8 Figure 3—Our assumption is challenged. The nine batches have poor yields and low quality. Here’s another visual cue—X6. The process is much more sensitive to variations in X6 than the other defects. Treat X6 differently—select those batches with 0 X6 defects—the very best batch is included. (As shown in Figure 4).

9 Figure 5 and Figure 6—Test The Assumption Figure 5 shows those batches which does not have zeros for X3 and X6. Figure 6 shows the cluster of batches with top yields (notice there’s a gap in X1 between them and remaining batches, as seen in Figure 1). The finding—small amounts of X3 and X6 type defects are essential for high yields and quality. Besides, back to Fig.2, we can see X15’s relationship with X1/X2.

10 Our Conclusion For VLSI Chip Problem Small ranges of X3, X6 close to (but not equal to) zero, together with the lower range of X15 provide necessary conditions for high yields and quality. Fig.9 shows the result of constraining only X1 and the resulting gap in X15. Fig.10 shows only constraining X2 does not yield a gap in X15.

11 Other Insights and The Lesson We Learned From VLSI Example Fig.11 shows that except for two batches, the others all have very high X2. So we isolate these two batches in Fig.12—and find that the high yields but lower quality may be due to ranges of X6, X13, X14, X15. So it suggests that we can further partition this multivariate problem into sub-problems pertaining to individual objectives.

12 The Economic Model Example This example illustrates how to use interior point algorithm with the model, to do trade-off analyses, understand the impact of constraints, and in some cases do optimizations. Interior point algorithm—We can use it to find a point that is interior to a region, and satisfies all the constraints simultaneously, so in this case, it represents a feasible economic policy for a country. It is done interactively by sequentially choosing values of the variables. (Fig 13)

13 Result of Choosing The First Variable Once a value of the first variable is chosen(Agriculture output), the dimensionality of the region is reduced by one. We can see the relationship between Agriculture and Fishing (Low ranges corresponds to each other). So it’s possible to find a policy that favors Agriculture but not favoring Fishing and vice versa. Mining and Fishing (see from the lower lines of Fishing in Fig.13). We find the competition between them.

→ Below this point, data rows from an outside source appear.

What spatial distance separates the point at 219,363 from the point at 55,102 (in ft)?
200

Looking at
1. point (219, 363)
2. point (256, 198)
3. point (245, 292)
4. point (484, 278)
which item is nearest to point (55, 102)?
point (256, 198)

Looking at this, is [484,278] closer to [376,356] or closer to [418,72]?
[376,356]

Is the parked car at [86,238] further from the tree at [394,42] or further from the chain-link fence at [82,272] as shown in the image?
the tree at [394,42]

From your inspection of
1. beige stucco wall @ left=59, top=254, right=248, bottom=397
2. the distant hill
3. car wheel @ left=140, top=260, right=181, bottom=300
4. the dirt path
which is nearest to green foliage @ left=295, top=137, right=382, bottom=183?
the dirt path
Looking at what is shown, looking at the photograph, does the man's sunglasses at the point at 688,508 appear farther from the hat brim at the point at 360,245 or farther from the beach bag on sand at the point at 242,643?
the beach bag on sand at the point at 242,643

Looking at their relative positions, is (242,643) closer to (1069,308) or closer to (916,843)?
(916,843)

14 Neighborhood In Fig.15, a 20-dimensional model. The intermediate curves provide useful insights. The steep strips in X13, X14 and X15. These 3 are critical variables, where the point is bumping the boundary.

15 Boundary Point and Exterior Point Boundary point—If the polygonal line is tangent to anyone of the intermediate curves then it represents a boundary point. Exterior point—If it crosses any intermediate curves. Exterior point enables us to see the first variable for which the construction failed and what is needed to make corrections. By changing variables interactively, we can discover sensitive regions and other patterns.

16 Before We Come To Conclusion Is this model merely a model, or is it used (with the “intuitive” functionalities and high interactivity) in any software products? Is this model accurate enough? Is it sufficient to come to any conclusion about a problem using this technique when data set is very large? How to become a skillful detective? Can any software substitute people?

17 Conclusion Each multivariate dataset and problem has its own “personality”, so it requires substantial variations in the discovery scenarios and calls for considerable ingenuity ( a characteristic of a detective). An effort of automating the exploration process is under way. It will have a number of new features, like intelligent agents, which will learn from gathered experiences.